No Shriram I apologise if it hurts anybody.... I didnt mean to down anybody. I am also a student and we'll keep on learning for our whole life..... I may also go wrong.. Sorry Again dear.
U r welcome for any query.
Regards
Deepak Bhardwaj
Deepak Bhardwaj
(ACS, LLB & CA Finalist)
(132 Points)
Replied 09 April 2011
No Shriram I apologise if it hurts anybody.... I didnt mean to down anybody. I am also a student and we'll keep on learning for our whole life..... I may also go wrong.. Sorry Again dear.
U r welcome for any query.
Regards
Deepak Bhardwaj
Shriram Ramachandran
(IPCC Student CWA Inter & Processing officer in GNSA Infotech Ltd)
(492 Points)
Replied 09 April 2011
Thanks Deepak.........
DEBABRATA SARKAR
(student)
(151 Points)
Replied 09 April 2011
WDV of block 600000 Mac A purchase & put to use 5-11-10 Rs 300000 Sold 28-03-11 Rs 400000 Dep 15%
In that case
WDV on block 1-4-10 600000
Add pur (<180) 300000
900000
less sold (<180) 400000
500000
Dep 15% on 500000 ie 75000
WDV 1-4-11 425000
CA AMANPREET SINGH
(Chartered Accountant)
(284 Points)
Replied 10 April 2011
Hi friends, I asked this query from CA Satish Mangal (DT faculity in New delhi) and he said that
it will NOT be considered for calculating WDV of block of assets as WDV is computed at the end of previous year. asset non-existing on last day will not be considered.
U S Sharma
(glidor@gmail.com)
(21063 Points)
Replied 10 April 2011
Originally posted by : Monik | ||
Suppose W.D.V. of the asset on the first day of P.Y. is Rs. 500000/-. Depreciation for the relevant P.Y. amounted to Rs. 20000/- which inclusive of Rs. 10000/- is for the personal purpose then what will be the Closing W.D.V. at the end of the year??? |
depriciation is not efffected with the personal use or business use, full depriciation would be claimed,
CA Shiv
(Business Controller)
(2987 Points)
Replied 11 April 2011
You have to add up to the block of asset and than deduct it at the time of sale.
Depreciation wont be provided as the asset doesnot exist at the end of the year.
Deepak Bhardwaj
(ACS, LLB & CA Finalist)
(132 Points)
Replied 12 April 2011
U see dear, Its very simple to understand the concept of block of Asset.

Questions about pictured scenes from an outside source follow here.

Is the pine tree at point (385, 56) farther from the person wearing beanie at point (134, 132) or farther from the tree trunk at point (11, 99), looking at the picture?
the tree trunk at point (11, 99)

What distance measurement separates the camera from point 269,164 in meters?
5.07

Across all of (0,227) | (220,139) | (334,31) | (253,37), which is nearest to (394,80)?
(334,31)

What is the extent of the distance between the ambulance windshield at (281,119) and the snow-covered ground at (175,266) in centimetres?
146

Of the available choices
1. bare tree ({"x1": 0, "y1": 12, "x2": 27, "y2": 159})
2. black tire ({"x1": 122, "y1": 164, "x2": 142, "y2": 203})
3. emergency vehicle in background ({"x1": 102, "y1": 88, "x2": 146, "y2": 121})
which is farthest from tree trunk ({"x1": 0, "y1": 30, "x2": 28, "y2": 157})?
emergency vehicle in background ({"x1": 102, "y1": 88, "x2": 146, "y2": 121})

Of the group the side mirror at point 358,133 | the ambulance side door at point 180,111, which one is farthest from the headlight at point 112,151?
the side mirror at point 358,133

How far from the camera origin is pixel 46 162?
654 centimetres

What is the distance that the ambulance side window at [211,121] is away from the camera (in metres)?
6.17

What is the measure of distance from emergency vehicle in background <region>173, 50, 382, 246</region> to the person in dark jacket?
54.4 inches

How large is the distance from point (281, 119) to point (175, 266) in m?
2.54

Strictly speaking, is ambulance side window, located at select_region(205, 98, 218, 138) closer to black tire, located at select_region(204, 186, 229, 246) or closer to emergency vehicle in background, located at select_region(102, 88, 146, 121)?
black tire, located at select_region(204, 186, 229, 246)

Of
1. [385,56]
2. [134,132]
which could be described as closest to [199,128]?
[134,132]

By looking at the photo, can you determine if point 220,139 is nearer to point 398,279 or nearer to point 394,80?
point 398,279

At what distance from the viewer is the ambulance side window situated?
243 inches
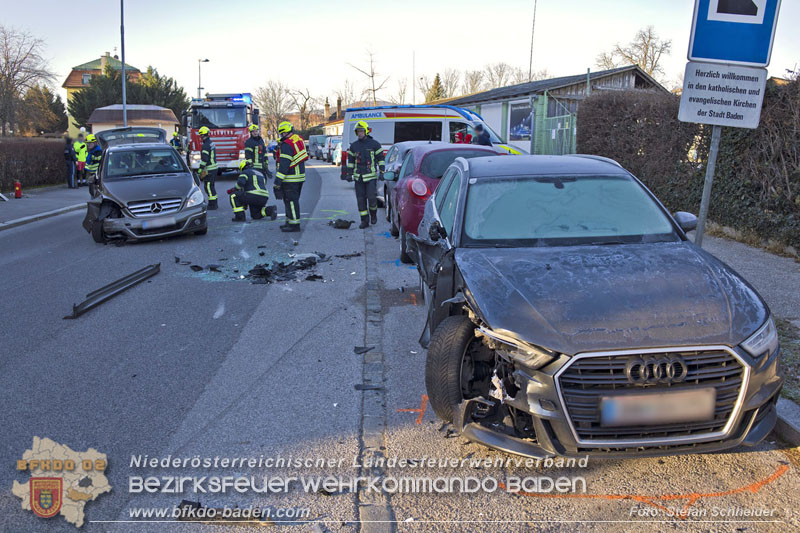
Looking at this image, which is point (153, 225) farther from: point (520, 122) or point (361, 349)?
point (520, 122)

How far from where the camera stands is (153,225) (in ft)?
35.4

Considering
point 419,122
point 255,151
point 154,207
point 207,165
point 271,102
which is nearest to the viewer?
point 154,207

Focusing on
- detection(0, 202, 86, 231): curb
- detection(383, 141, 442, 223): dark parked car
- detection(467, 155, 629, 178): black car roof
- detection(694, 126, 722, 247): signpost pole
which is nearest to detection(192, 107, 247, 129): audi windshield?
detection(0, 202, 86, 231): curb

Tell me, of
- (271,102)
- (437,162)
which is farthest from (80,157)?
(271,102)

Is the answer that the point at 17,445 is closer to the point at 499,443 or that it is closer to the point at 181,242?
the point at 499,443

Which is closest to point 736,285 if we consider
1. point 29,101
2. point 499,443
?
point 499,443

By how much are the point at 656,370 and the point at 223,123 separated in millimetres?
24212

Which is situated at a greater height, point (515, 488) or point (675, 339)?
point (675, 339)

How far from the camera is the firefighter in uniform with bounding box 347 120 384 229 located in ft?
40.3

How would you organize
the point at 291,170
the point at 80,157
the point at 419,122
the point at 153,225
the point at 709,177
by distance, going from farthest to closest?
the point at 80,157
the point at 419,122
the point at 291,170
the point at 153,225
the point at 709,177

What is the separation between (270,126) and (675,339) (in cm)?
8553

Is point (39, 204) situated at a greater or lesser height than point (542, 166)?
lesser

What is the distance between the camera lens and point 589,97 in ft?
51.8

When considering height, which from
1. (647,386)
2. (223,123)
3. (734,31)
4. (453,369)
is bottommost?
(453,369)
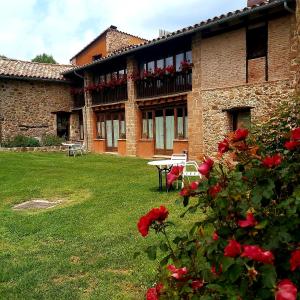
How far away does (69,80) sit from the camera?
26047mm

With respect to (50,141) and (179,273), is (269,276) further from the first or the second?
(50,141)

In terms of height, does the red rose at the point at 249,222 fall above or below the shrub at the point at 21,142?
above

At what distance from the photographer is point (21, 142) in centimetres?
2256

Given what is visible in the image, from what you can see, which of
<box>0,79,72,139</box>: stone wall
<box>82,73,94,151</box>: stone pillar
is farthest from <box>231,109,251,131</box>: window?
<box>0,79,72,139</box>: stone wall

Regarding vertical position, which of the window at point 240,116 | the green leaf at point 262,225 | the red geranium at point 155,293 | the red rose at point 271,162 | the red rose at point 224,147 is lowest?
the red geranium at point 155,293

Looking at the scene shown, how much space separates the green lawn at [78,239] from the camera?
4098mm

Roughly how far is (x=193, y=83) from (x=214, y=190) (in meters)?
15.1

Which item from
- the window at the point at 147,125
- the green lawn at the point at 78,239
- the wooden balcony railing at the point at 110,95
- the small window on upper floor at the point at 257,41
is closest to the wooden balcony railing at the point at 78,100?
the wooden balcony railing at the point at 110,95

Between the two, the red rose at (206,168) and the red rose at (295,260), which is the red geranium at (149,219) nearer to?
the red rose at (206,168)

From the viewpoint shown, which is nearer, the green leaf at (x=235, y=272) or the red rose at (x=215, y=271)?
the green leaf at (x=235, y=272)

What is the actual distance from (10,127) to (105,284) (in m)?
21.6

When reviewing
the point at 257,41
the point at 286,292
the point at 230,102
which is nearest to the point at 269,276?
the point at 286,292

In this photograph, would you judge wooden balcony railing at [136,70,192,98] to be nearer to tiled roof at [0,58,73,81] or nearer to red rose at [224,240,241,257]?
tiled roof at [0,58,73,81]

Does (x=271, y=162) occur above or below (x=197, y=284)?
above
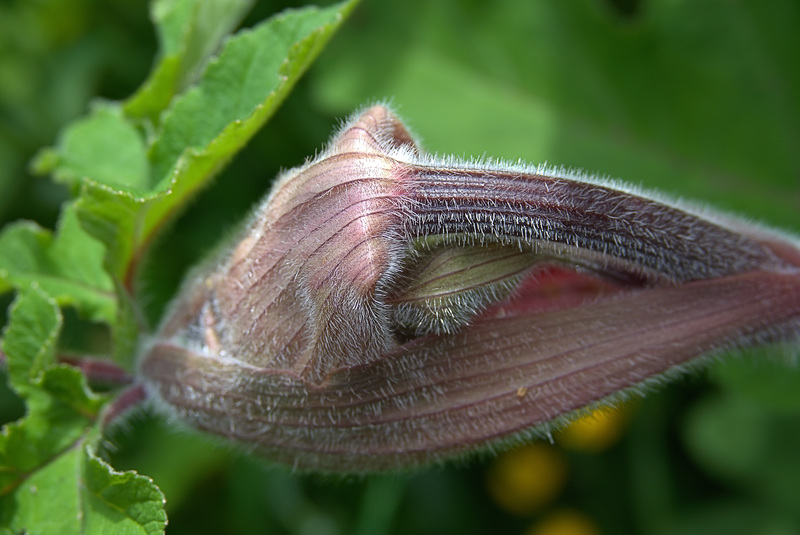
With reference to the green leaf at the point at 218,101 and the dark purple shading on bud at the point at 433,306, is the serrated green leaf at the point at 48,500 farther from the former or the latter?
the green leaf at the point at 218,101

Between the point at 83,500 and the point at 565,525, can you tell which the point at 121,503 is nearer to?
the point at 83,500

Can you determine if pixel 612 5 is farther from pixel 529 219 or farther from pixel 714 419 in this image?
pixel 529 219

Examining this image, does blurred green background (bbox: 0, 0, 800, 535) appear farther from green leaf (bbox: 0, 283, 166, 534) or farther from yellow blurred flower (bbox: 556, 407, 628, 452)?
green leaf (bbox: 0, 283, 166, 534)

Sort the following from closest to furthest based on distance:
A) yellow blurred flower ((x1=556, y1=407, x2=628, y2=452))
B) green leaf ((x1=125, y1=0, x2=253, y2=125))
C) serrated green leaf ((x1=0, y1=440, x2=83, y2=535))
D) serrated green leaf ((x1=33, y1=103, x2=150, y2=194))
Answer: serrated green leaf ((x1=0, y1=440, x2=83, y2=535)) → green leaf ((x1=125, y1=0, x2=253, y2=125)) → serrated green leaf ((x1=33, y1=103, x2=150, y2=194)) → yellow blurred flower ((x1=556, y1=407, x2=628, y2=452))

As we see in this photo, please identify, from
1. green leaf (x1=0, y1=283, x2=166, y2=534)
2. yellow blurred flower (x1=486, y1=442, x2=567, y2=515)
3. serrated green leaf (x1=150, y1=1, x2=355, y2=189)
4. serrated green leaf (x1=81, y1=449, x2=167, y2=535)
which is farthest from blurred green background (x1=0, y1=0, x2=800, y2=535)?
serrated green leaf (x1=150, y1=1, x2=355, y2=189)

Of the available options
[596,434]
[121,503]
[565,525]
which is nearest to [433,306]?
[121,503]
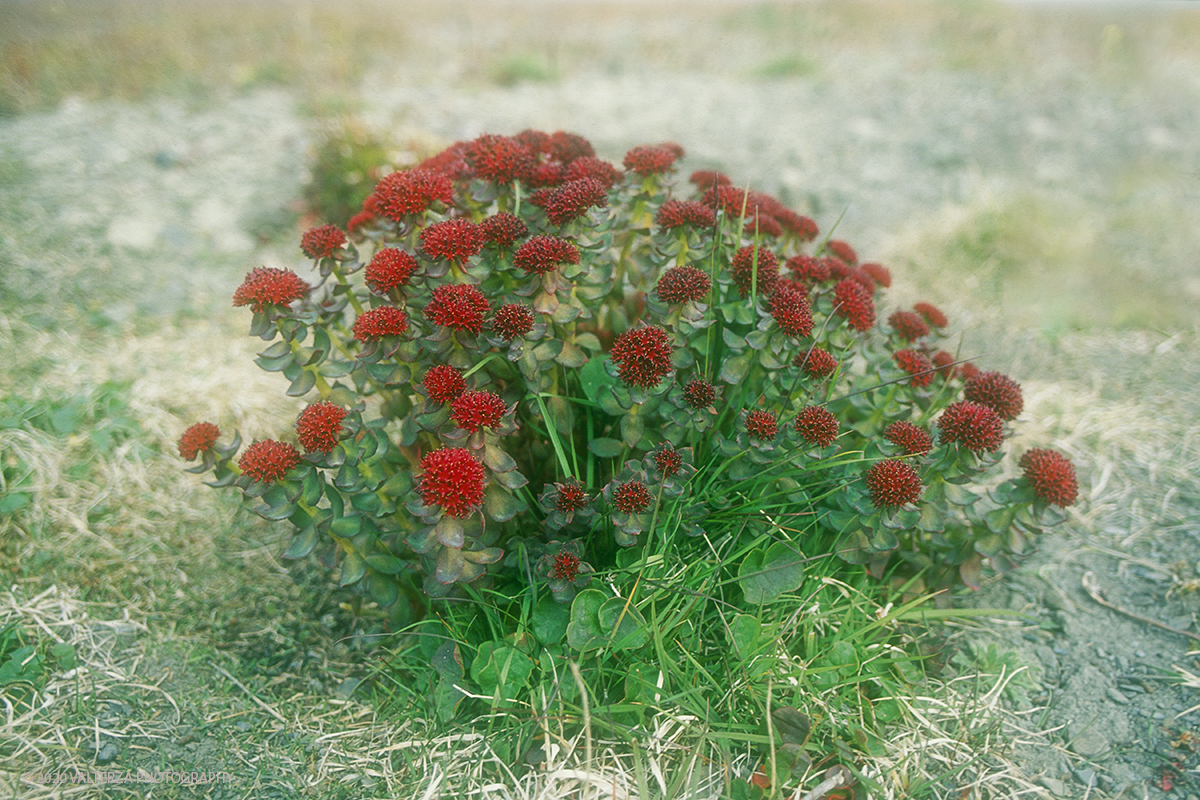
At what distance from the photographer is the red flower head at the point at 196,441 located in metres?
1.99

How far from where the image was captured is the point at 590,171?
2182 mm

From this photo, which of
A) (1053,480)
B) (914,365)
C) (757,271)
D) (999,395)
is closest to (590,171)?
(757,271)

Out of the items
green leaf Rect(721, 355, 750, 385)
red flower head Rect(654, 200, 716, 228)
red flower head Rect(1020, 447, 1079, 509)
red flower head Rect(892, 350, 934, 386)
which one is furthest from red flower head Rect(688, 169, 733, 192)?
red flower head Rect(1020, 447, 1079, 509)

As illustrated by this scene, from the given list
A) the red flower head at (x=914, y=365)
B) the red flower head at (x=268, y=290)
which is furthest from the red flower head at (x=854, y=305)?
the red flower head at (x=268, y=290)

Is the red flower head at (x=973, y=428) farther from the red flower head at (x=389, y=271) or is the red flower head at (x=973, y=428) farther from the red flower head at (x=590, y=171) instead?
the red flower head at (x=389, y=271)

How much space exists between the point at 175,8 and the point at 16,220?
7.77m

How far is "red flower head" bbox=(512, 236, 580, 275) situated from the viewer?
188 centimetres

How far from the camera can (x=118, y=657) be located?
7.69 feet

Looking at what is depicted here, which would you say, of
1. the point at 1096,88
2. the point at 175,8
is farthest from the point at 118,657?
the point at 175,8

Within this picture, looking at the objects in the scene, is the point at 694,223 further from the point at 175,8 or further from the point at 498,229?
the point at 175,8

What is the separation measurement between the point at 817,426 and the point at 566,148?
1.26m

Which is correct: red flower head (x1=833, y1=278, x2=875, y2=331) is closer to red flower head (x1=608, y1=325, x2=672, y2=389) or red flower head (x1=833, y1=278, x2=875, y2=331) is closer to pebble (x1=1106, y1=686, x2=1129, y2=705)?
red flower head (x1=608, y1=325, x2=672, y2=389)

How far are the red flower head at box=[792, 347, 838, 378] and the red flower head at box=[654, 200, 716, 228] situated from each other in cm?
49

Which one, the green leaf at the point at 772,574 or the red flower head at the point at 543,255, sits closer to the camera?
the red flower head at the point at 543,255
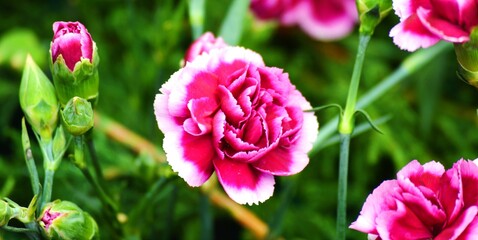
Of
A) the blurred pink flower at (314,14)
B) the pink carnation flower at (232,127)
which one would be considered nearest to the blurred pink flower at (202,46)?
the pink carnation flower at (232,127)

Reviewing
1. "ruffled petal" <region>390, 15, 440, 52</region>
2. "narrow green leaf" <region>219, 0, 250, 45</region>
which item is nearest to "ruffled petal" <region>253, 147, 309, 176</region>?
"ruffled petal" <region>390, 15, 440, 52</region>

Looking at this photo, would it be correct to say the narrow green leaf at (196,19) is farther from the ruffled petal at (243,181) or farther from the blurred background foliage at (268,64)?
the ruffled petal at (243,181)

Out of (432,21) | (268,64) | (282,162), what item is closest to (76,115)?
(282,162)

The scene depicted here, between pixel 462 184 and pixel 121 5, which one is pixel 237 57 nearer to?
pixel 462 184

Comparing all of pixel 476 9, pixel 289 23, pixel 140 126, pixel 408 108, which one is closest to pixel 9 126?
pixel 140 126

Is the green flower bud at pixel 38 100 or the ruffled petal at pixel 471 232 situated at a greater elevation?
the green flower bud at pixel 38 100

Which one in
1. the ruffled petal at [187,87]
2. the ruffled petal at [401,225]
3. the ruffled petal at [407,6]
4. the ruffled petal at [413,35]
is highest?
the ruffled petal at [407,6]
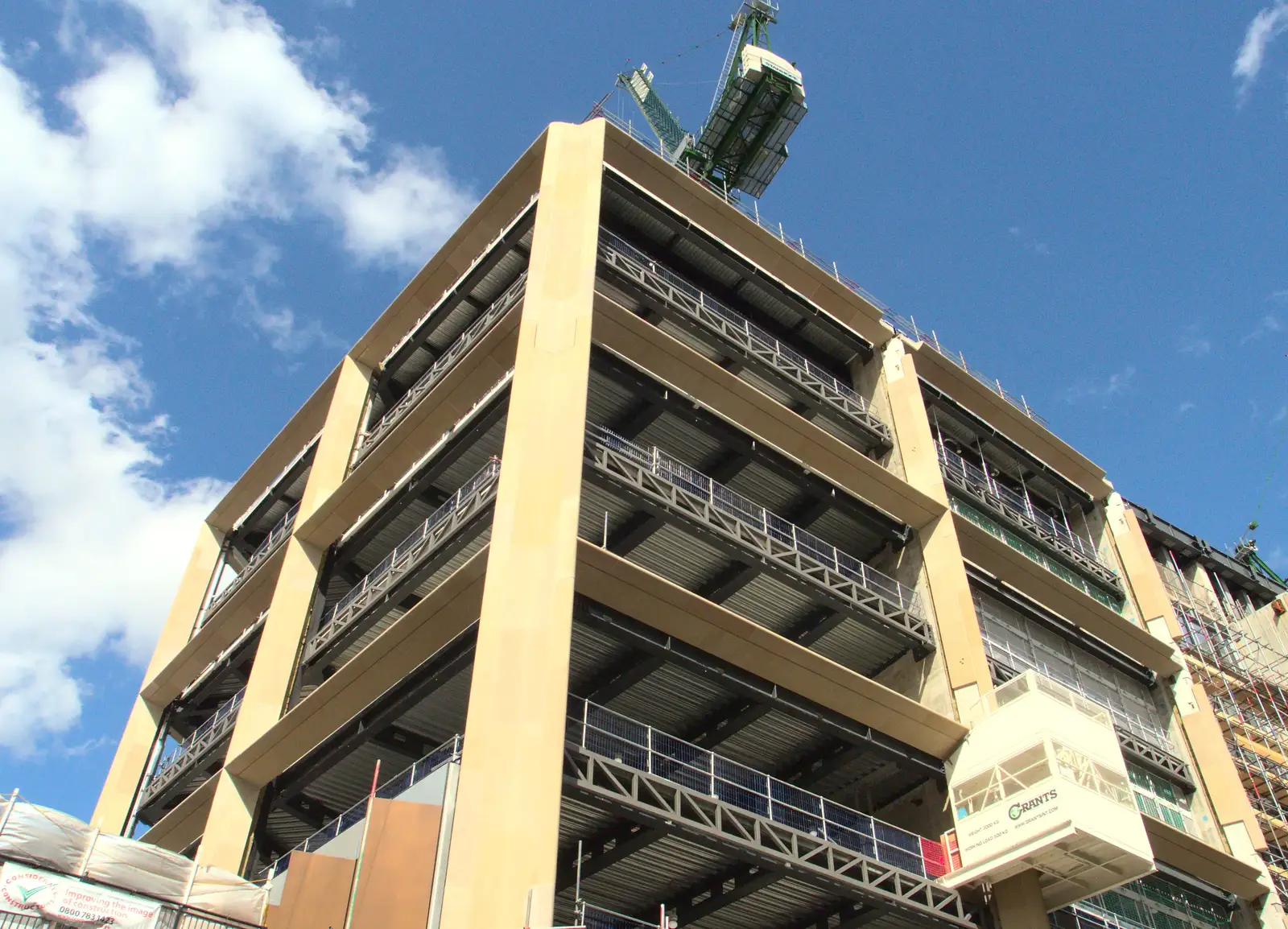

You have to just add all the additions made in the block during the year without looking at the dates. ie add all additions first.
after that only, deduct all the sale from that block without looking out the dates of sale.
Once you'll done with it.... then charge depriciation on the value appearing after additons and sales... but stop stop stop...... before charging depriciation just have a look whether the closing value after respective additions and Sales contains any asset which is purchased and put to use for < 180 days (both purchase and put to use should be in the same year only then you can charge 50% of the rate of depriciation otherwise not) or not and charge depriciation accordingly.
Here you'll have another confusion that ' how do we come to know whether that asset is in that particular block''' ????
the answer to that query is that Firstly,practically it is possible and secondly , we generally assume that the company must be following FIFO (if nothing is been told) therefore if nothing has been said, we'll assume that it must be containing that particular asset which is put to use for less than 180 days (if and only asset purchased and put to use <180 days case is there))
I Hope i have given enough clarity to solve your view... bt if still not able to get it u r most welcome.
Thanks and regards
Deepak Bhardwaj
CA AMANPREET SINGH
(Chartered Accountant)
(284 Points)
Replied 15 April 2011
The logic is very simple. Practically a Schedule of Fixed assets is prepared at the end of each year.
Then opening Schedule and Closing Schedule are compared.
Assets present in Closing schedule but Not in opening: ACTUAL COST is added to Opening WDV
Assets present in Opening schedule but not in closing: MONEY Payable is deducted.
.................thus an asset purchased and sold during same year do not come in Scene Which is a Separate Capital asset and ST or LT capital gain/loss is computed.